Colonial Names Still Hold Their Own
Many are the vestiges of colonialism that still survive in the coastal areas, where the colonisers once held sway. Colombo Fort takes its name from the Fort erected by the Dutch that once encircled that entire area, while the Beira Lake gets its name from the Portuguese term Beira meaning ‘bank or brink of a lake’, or from a Dutch engineer named De Beer. Other areas in Colombo that still recall colonial influence are Wolvendaal, Dutch for ‘wolves dale’ and Bloemendahl, Dutch for ‘vale of flowers’. Hulftsdorp, our country’s legal hub, is named after the Dutch general Gerard De Hulft who was killed in action while besieging Colombo, which was then still being held by the Portuguese, and means in Dutch ‘Hulfts Village’.
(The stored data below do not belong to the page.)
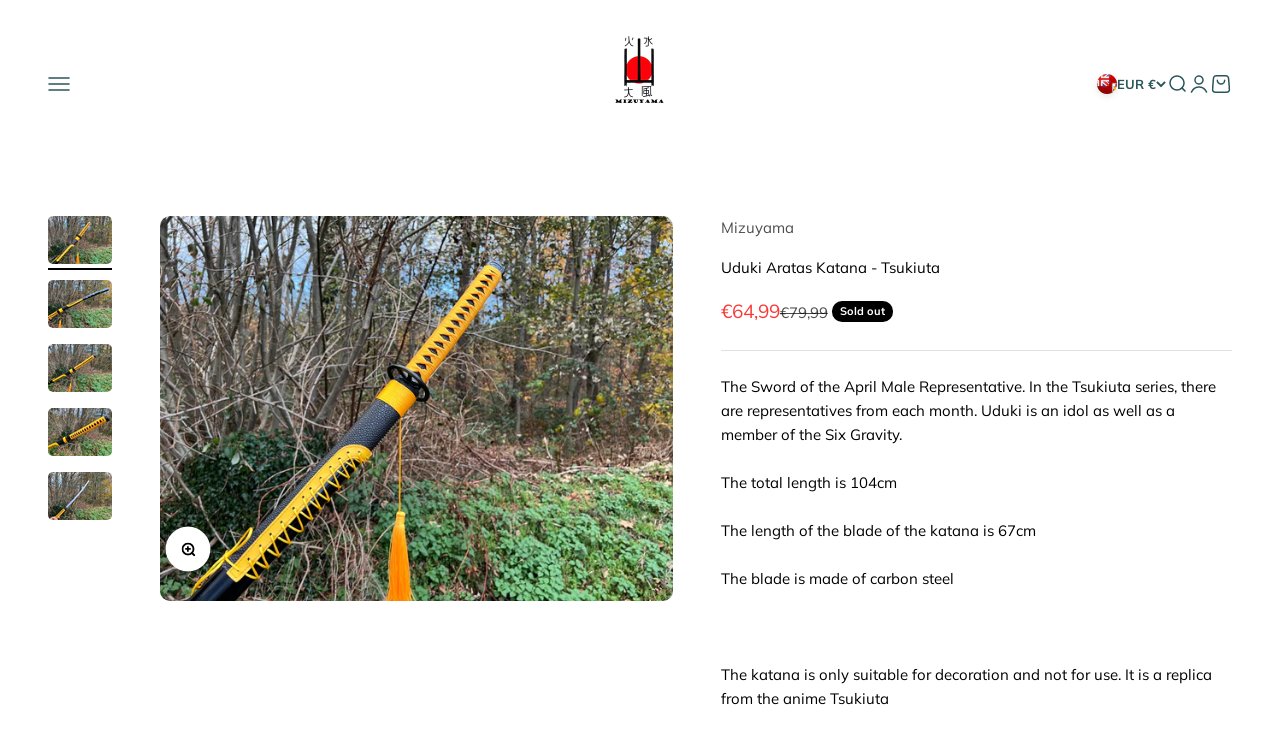

--- FILE ---
content_type: application/javascript
request_url: https://ecommplugins-trustboxsettings.trustpilot.com/mizuyama.myshopify.com.js?settings=1697550927804&shop=mizuyama.myshopify.com
body_size: 238
content:
const trustpilot_trustbox_settings = {"trustboxes":[],"activeTrustbox":0,"pageUrls":{"landing":"https://mizuyama.myshopify.com","category":"https://mizuyama.myshopify.com/collections/abuargile-dagcom-merch","product":"https://mizuyama.myshopify.com/products/abuargile-dagcom-merch-organic-oversize-shirt"}};
dispatchEvent(new CustomEvent('trustpilotTrustboxSettingsLoaded'));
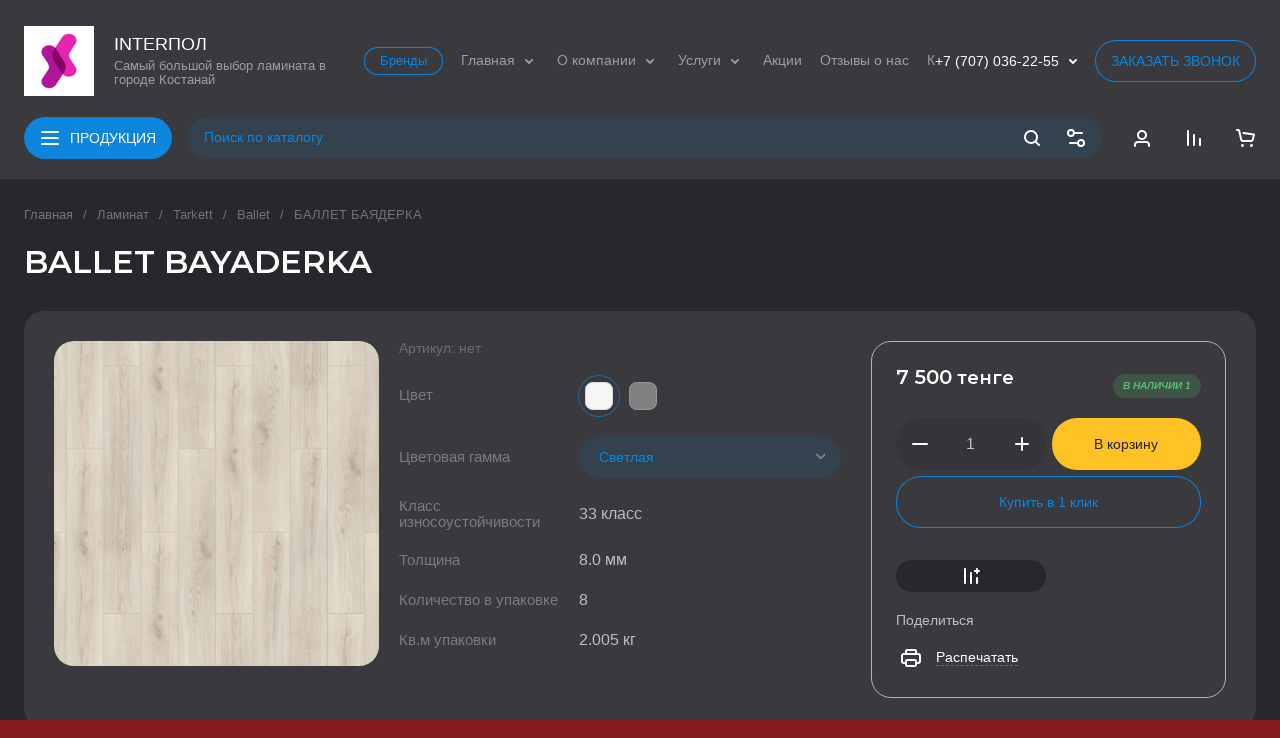

--- FILE ---
content_type: text/css
request_url: https://interpol.com.kz/t/images/__csspatch/2/patch.css
body_size: 39
content:
html body { color: rgb(158, 120, 61); }
html body { background-color: rgb(132, 28, 28); }
html .site_header .site_header_in .site_header_left .site_name_wr .site_desc { color: rgb(0, 0, 0); }


--- FILE ---
content_type: text/javascript
request_url: https://counter.megagroup.ru/6a8b253cbec1aa72bc4a6a488591da0d.js?r=&s=1280*720*24&u=https%3A%2F%2Finterpol.com.kz%2Fmagazin%2Fproduct%2Fballet-bayaderka&t=BALLET%20BAYADERKA&fv=0,0&en=1&rld=0&fr=0&callback=_sntnl1768952039482&1768952039482
body_size: 85
content:
//:1
_sntnl1768952039482({date:"Tue, 20 Jan 2026 23:33:59 GMT", res:"1"})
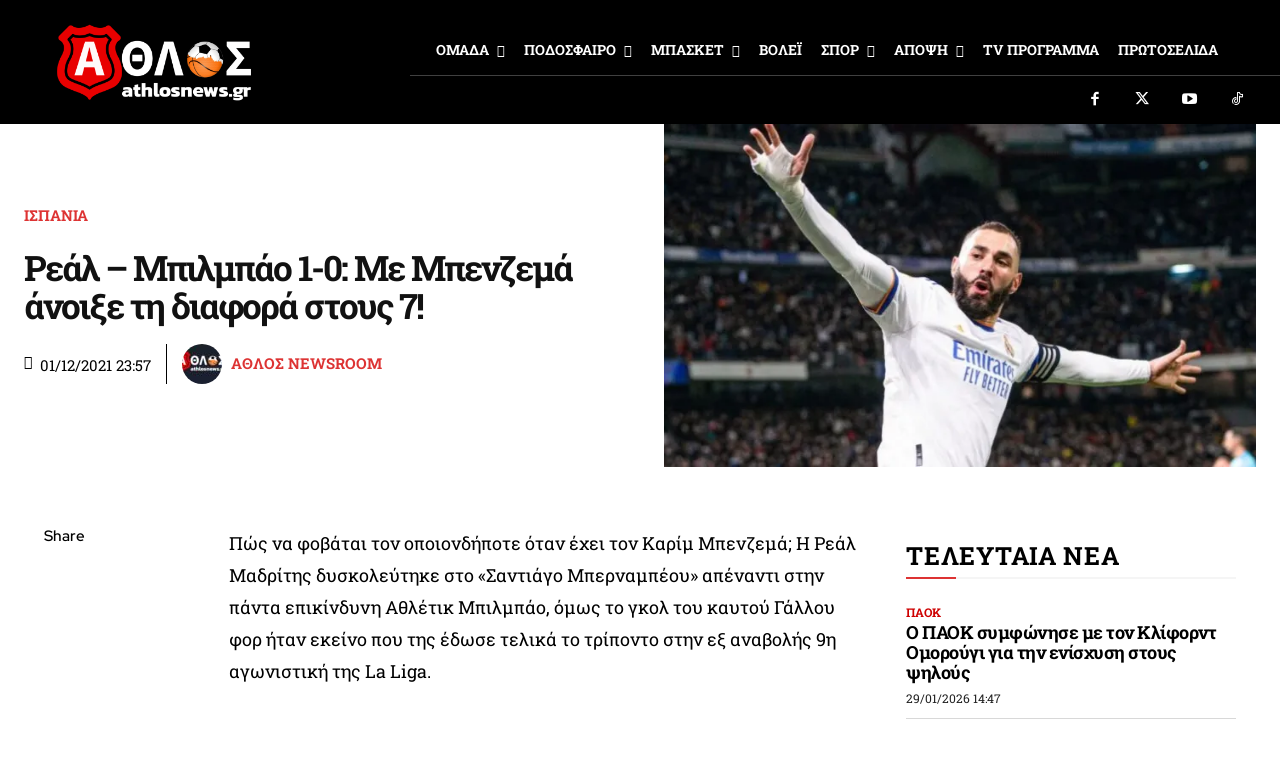

--- FILE ---
content_type: text/html; charset=utf-8
request_url: https://www.google.com/recaptcha/api2/aframe
body_size: 184
content:
<!DOCTYPE HTML><html><head><meta http-equiv="content-type" content="text/html; charset=UTF-8"></head><body><script nonce="xGs2MF8xYPemX-wTr-8-7Q">/** Anti-fraud and anti-abuse applications only. See google.com/recaptcha */ try{var clients={'sodar':'https://pagead2.googlesyndication.com/pagead/sodar?'};window.addEventListener("message",function(a){try{if(a.source===window.parent){var b=JSON.parse(a.data);var c=clients[b['id']];if(c){var d=document.createElement('img');d.src=c+b['params']+'&rc='+(localStorage.getItem("rc::a")?sessionStorage.getItem("rc::b"):"");window.document.body.appendChild(d);sessionStorage.setItem("rc::e",parseInt(sessionStorage.getItem("rc::e")||0)+1);localStorage.setItem("rc::h",'1769691345951');}}}catch(b){}});window.parent.postMessage("_grecaptcha_ready", "*");}catch(b){}</script></body></html>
Even Maliban Handiya in Ratmalana has colonial associations, though in an indirect way. The junction takes its name from the Maliban biscuit factory which still stands there and even gives out the smell of freshly baked biscuits every once in a while. But did you know that it takes its name from Maliban Street in Pettah, where its founder Hinni Appuhamy first set up his modest hotel business, Maliban Hotel, in 1935? This street was called in Dutch times Maliebaan Straat, meaning in Dutch ‘Mall Street’, as it was then a fashionable promenade for the Dutch ladies to shop, a far cry from the hustle and bustle it is today. It probably took its name from the famous mall in Utrecht, an avenue of lime trees half a mile in length, so beautiful that King Louis XIV ordered his troops to spare it in the Franco-Dutch War.
Thus we see that like all names, place-names too have meanings and very often have a story to tell. This is more so in a country like Sri Lanka that is so rich in history, so steeped in culture and so deeply imbued with the indomitable spirit of all those peoples that have made it their home.